Facci and Garda powerfully argue the centrality of the female voice, particularly as both agent and representative of innovative upheaval. Perhaps the clearest evidence presented is in the realm of woman-dominated experimental vocals, plumbed by both Garda (“How Female is the Voice? Conceptualisations and Practices”) and Veniero Rizzardi (“‘Hear What I Feel’: Joan La Barbara, the 1970s and the ‘Extended Voice'”). Julian Johnson, in “Writing the Female Voice from Debussy to Boulez,” approaches female vocal centrality from a different vantage. With vivid musical analyses, he traces a path through selected modernist works, characterizing the material for the female voice as a tangible expression of extreme tensions between sound-body and language. Yet another analytical angle is taken up by Michal Grover-Friedlander (“Eurydice’s Voice in Contemporary Opera”). She examines the treatment of the character of Eurydice herself, tracing how the evolving portrayal of Eurydice reshapes the myth and asserts Eurydice’s agency. The developing power and agency of female voices—as characters, creators, dissenters, and innovators—is a common theme.
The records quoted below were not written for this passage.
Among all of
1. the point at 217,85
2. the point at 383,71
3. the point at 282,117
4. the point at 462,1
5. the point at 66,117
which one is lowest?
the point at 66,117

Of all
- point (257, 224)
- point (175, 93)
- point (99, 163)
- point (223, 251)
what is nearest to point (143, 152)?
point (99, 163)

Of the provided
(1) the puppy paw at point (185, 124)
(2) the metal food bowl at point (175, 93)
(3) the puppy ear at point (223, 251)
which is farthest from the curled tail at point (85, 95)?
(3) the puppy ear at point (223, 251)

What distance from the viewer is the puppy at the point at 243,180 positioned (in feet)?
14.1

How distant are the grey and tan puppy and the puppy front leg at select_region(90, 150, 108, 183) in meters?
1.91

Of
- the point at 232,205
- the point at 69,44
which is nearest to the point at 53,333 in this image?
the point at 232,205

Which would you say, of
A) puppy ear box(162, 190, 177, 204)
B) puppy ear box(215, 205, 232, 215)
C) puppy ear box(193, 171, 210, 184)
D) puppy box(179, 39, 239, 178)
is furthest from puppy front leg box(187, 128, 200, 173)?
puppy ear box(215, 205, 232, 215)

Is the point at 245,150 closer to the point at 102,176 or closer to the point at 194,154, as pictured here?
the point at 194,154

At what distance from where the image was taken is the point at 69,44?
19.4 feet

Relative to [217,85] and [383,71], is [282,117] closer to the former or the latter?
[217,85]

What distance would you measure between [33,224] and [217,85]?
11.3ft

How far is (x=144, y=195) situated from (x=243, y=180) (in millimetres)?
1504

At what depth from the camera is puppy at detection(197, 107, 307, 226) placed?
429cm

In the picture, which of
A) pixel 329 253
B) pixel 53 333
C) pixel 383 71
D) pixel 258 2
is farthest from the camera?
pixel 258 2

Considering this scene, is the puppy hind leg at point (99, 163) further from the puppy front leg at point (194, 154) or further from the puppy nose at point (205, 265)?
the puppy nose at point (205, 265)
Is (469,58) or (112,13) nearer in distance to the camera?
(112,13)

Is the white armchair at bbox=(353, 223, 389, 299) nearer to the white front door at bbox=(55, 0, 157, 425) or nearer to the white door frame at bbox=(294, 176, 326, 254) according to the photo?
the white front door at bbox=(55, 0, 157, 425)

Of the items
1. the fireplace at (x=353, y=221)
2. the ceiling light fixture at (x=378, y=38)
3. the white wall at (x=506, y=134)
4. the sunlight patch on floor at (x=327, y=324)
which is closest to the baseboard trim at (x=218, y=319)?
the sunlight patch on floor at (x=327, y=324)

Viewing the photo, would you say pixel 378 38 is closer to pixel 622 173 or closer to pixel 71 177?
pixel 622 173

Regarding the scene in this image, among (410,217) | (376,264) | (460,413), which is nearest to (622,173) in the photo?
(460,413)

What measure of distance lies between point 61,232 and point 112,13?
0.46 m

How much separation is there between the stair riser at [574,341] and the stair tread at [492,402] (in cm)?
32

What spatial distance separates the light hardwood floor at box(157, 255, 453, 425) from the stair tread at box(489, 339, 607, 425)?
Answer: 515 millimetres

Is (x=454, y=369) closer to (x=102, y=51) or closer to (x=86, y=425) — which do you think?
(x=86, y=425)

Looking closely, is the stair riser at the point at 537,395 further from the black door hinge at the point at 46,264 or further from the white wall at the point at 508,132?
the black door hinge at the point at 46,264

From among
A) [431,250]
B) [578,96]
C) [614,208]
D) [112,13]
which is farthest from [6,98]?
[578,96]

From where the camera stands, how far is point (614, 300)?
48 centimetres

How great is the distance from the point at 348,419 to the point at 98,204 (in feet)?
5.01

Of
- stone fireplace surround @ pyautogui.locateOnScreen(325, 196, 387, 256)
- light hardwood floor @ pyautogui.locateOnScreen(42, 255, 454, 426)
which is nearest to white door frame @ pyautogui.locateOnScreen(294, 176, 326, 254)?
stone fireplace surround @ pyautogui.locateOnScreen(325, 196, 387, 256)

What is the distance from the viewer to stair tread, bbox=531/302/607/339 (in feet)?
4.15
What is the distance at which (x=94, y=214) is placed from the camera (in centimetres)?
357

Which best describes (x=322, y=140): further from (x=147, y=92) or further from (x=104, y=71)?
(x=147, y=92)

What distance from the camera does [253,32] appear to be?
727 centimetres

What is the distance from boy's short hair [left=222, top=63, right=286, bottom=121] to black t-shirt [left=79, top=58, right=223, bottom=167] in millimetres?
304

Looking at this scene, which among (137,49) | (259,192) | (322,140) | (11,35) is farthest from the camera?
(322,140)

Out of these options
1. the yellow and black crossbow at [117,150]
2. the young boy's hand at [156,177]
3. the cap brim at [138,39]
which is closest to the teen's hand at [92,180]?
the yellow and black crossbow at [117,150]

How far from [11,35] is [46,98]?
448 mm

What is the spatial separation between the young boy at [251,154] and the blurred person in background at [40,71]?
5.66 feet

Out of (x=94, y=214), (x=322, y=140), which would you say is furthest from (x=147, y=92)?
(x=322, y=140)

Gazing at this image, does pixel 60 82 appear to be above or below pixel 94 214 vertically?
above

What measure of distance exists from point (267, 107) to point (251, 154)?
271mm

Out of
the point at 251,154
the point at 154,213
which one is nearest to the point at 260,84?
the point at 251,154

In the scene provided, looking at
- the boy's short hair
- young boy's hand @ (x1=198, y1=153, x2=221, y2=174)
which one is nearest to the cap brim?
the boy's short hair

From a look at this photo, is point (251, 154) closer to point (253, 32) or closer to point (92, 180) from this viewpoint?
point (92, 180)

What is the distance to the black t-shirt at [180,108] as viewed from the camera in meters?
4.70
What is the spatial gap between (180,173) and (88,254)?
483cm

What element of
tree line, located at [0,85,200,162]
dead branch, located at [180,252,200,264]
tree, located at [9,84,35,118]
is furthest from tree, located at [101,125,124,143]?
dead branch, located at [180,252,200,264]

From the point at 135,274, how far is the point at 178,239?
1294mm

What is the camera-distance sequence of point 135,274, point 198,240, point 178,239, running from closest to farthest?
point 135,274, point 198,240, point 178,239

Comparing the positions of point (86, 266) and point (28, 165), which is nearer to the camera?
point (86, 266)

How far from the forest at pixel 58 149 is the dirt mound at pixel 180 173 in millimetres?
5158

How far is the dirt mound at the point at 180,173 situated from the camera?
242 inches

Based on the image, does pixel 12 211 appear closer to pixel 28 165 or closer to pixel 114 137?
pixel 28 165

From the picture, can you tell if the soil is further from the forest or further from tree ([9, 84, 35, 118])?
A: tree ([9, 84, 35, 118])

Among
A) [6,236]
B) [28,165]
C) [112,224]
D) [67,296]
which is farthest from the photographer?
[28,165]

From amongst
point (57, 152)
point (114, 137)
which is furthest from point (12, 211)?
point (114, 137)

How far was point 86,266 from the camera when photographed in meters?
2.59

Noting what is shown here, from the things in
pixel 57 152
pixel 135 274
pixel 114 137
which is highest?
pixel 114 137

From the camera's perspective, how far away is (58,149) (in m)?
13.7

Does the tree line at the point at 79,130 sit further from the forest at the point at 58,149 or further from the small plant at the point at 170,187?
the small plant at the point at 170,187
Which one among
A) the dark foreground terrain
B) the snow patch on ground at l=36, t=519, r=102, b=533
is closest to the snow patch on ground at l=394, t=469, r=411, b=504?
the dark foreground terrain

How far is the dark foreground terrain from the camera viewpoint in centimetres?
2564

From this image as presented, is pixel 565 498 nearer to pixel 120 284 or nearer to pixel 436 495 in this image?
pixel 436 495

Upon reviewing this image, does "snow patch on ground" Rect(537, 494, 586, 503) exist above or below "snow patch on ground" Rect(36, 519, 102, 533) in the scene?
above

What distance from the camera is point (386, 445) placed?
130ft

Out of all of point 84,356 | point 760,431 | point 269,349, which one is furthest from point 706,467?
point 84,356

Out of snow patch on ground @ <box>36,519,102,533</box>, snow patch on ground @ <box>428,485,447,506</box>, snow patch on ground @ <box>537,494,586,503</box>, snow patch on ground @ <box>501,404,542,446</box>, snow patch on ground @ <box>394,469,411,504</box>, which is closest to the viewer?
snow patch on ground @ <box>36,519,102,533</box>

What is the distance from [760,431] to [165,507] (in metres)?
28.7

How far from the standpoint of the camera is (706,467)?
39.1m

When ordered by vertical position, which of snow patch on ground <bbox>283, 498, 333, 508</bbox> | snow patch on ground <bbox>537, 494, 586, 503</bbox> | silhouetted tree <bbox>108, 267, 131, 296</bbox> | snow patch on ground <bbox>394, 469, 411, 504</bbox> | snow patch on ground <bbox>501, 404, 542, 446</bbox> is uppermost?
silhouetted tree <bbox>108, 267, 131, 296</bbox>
Disciplinary variety is a strength of this book and its parent series (Musical Cultures of the Twentieth Century), and the volume reads true to its origins as a multifarious collection of topical conference contributions. The original conference, which shares this volume’s title, took place in March 2018 at the Institute of Music of the Giorgio Cini Foundation in Venice. Musicologists, performers, philosophers, and others with intersecting interests are all likely to find compelling offerings. The depth and breadth of thematic nuance, both within and between the rich chapters, is a captivating feature. Especially due to the variances in style, idiosyncrasies in flow should be expected. Readers may find some aspects of the chapter ordering and the loose two-part organization more cumbersome than elucidating. Beyond gender and global considerations, the volume has a conspicuous lack of attention to female composers, and questions remain regarding ensembles of female voices and the collective female voice. Furthermore, although somewhat beyond the scope of this volume, inclusion of empirical approaches would enrich examination of this topic. Like many volumes of its ilk, it is not designed for specificity of focus. Pedagogical use of the entire text, for example, would be most efficient and cost-effective in seminars already designed as multidisciplinary ventures.

This volume offers a number of musical and music-adjacent attractions for voice-interested scholars, although readers may find themselves both fascinated and frustrated in turn by the collection’s eclecticism and the occasional disjuncture of the reading experience. The thematic commonalities throughout may help to lend to a satisfactory sense of the whole, at times deftly balancing frustration with delight when unanticipated threads reveal themselves. Facci and Garda successfully fulfill their promise of presenting a selection of differing and novel perspectives on the twentieth-century female voice. Much like the conference from which it was born, the book is poised to ignite new curiosities and illuminate new pathways to explore.